## Extracted text
####

Uniting both of Zaretsky’s claims is a dismissive view of the experiences and perspectives of others. Second wave feminists might feel proud of their efforts to establish battered women’s shelters, health and day care collectives, rape crisis centers, alternative schools, peace camps, and more accepting versions of the family. But feminists’ most fateful action, Zaretsky insists, was to eat their own through internal schism, while taking down the Left with their separatist fury. Defined by its most extreme tendencies in its most charged settings — and regardless of feminists’ recollection of their own movement — feminism is for Zaretsky the hidden culprit in a great American tragedy.

Today’s activists in diverse struggles might likewise bristle at Zaretsky’s implication that their work to change the world, whatever their sacrifice, amounts to little because not graced with the majestic vision of a Left knowable only by someone of his generation, when the last meaningful radicalism existed. It’s hard enough fighting the powers that be. One shouldn’t have to contend with being told from an ostensible ally that you don’t count within some mystified designation of political authenticity.

* * *

At stake in Zaretsky’s harsh judgments are not wounded feelings but what kind of analysis does justice to the achievements, flaws, and complexities of past movements and helps the Left to flourish today. Consider, in this light, Zaretsky’s sweeping claim:

[I]t is partly thanks to this split [between feminism and the New Left] that there is no Left in the United States today. We do, of course, have protest movements of all sorts, but no Left in the more emphatic sense of a social and intellectual tendency capable of understanding American capitalism as a whole.

What does it mean to be capable of such awesome wisdom, and when last were Americans so blessed with it? Zaretsky’s argument depends on his ability to define and locate this capacity historically.

Abbie Hoffman (founding member of SDS) visiting the University of Oklahoma to protest the Vietnam War, circa 1969 © Richard O. Barry | Flickr
Abbie Hoffman (founding member of SDS) visiting the University of Oklahoma to protest the Vietnam War, circa 1969 © Richard O. Barry | Flickr

Zaretsky presumes that the New Left indeed had it, but little supports his generosity. The Port Huron Statement, the founding document of the quintessential New Left organization Students for a Democratic Society (SDS), was mostly a liberal treatise that assailed alienation and injustice, while demanding for individuals greater power to shape their destiny. Capitalism was barely in its sights. Later on, SDS’s Education Research and Action Project, in which members lived among and sought to organize the poor, yielded mostly a new appreciation of the terrible effects of poverty and the difficulty of cross-class alliances, not any grand revelation about capitalism.

New Leftists of the late 1960s cast about for such illumination as they sought models for making revolution. These ranged from “New Working Class” theory, holding that in a late capitalist society knowledge workers displace in importance and function the proletariat; to the canned binary of wage labor versus capital, prompting anachronistic embraces of the industrial working class; to a view of (white) American workers as a global “labor aristocracy” on the wrong side of anti-imperialism and history. And, in an irony Zaretsky surely must recall, the more insistently Marxist the New Left grew — the more it claimed a holistic critique of capitalism — the more dogmatic, primitive,and shrill its analysis typically became. With some exceptions, New Left veterans mostly cringe when recalling the movement’s high Marxist phase.

####

## Dataset content
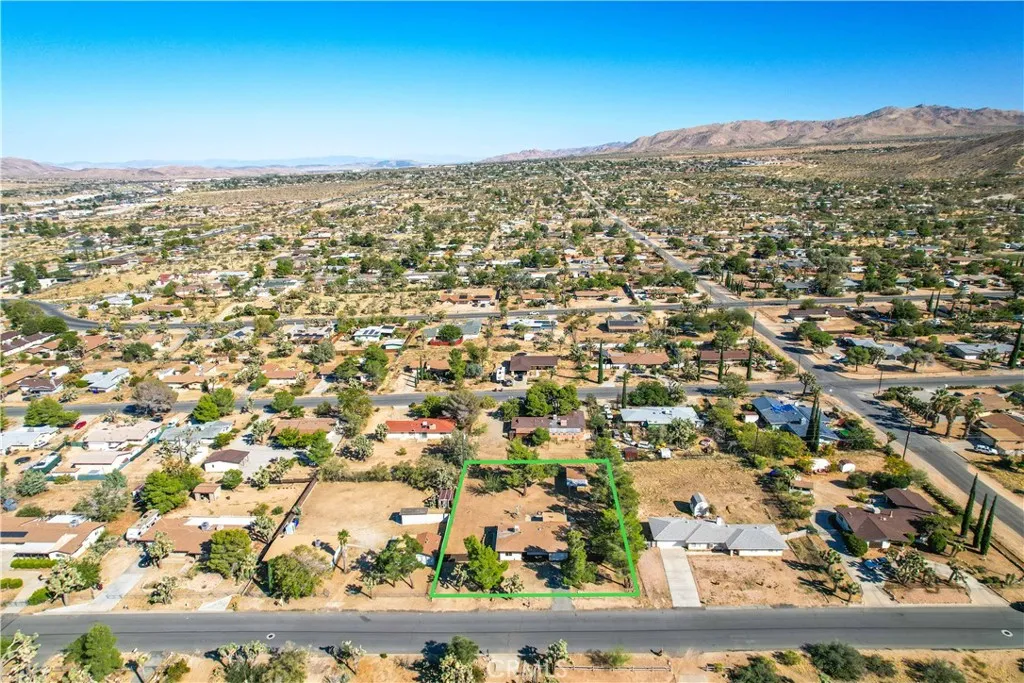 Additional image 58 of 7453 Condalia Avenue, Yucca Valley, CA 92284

####

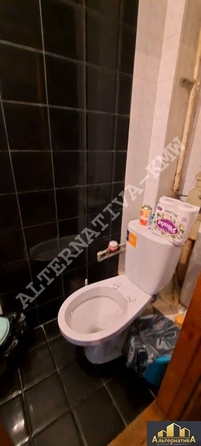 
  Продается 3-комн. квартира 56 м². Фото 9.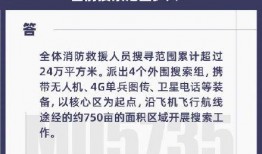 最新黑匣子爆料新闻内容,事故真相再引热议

####

## Requirement 1
List every institution or alternative that the passage on Zaretsky and the New Left says second wave feminists worked to establish.
## Requirement 2
From the passage on Zaretsky and the New Left, extract the stretch from "[I]t is partly" through "as a whole.".

## Written solution 1
- battered women's shelters
- health and day care collectives
- rape crisis centers
- alternative schools
- peace camps
- more accepting versions of the family

## Written solution 2
[I]t is partly thanks to this split [between feminism and the New Left] that there is no Left in the United States today. We do, of course, have protest movements of all sorts, but no Left in the more emphatic sense of a social and intellectual tendency capable of understanding American capitalism as a whole.